Printed smart devices for anti-counterfeiting allowing precise identification with household equipment.
Zhang J., Tan R., Liu Y., Albino M., Zhang W., Stevens MM., Loeffler FF.
Counterfeiting has become a serious global problem, causing worldwide losses and disrupting the normal order of society. Physical unclonable functions are promising hardware-based cryptographic primitives, especially those generated by chemical processes showing a massive challenge-response pair space. However, current chemical-based physical unclonable function devices typically require complex fabrication processes or sophisticated characterization methods with only binary (bit) keys, limiting their practical applications and security properties.
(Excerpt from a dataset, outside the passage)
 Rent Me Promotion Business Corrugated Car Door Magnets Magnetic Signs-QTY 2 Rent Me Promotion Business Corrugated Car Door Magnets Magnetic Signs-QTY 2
Here, we report a flexible laser printing method to synthesize unclonable electronics with high randomness, uniqueness, and repeatability. Hexadecimal resistive keys and binary optical keys can be obtained by the challenge with an ohmmeter and an optical microscope. These readout methods not only make the identification process available to general end users without professional expertise, but also guarantee device complexity and data capacity. An adopted open-source deep learning model guarantees precise identification with high reliability. The electrodes and connection wires are directly printed during laser writing, which allows electronics with different structures to be realized through free design. Meanwhile, the electronics exhibit excellent mechanical and thermal stability. The high physical unclonable function performance and the widely accessible readout methods, together with the flexibility and stability, make this synthesis strategy extremely attractive for practical applications.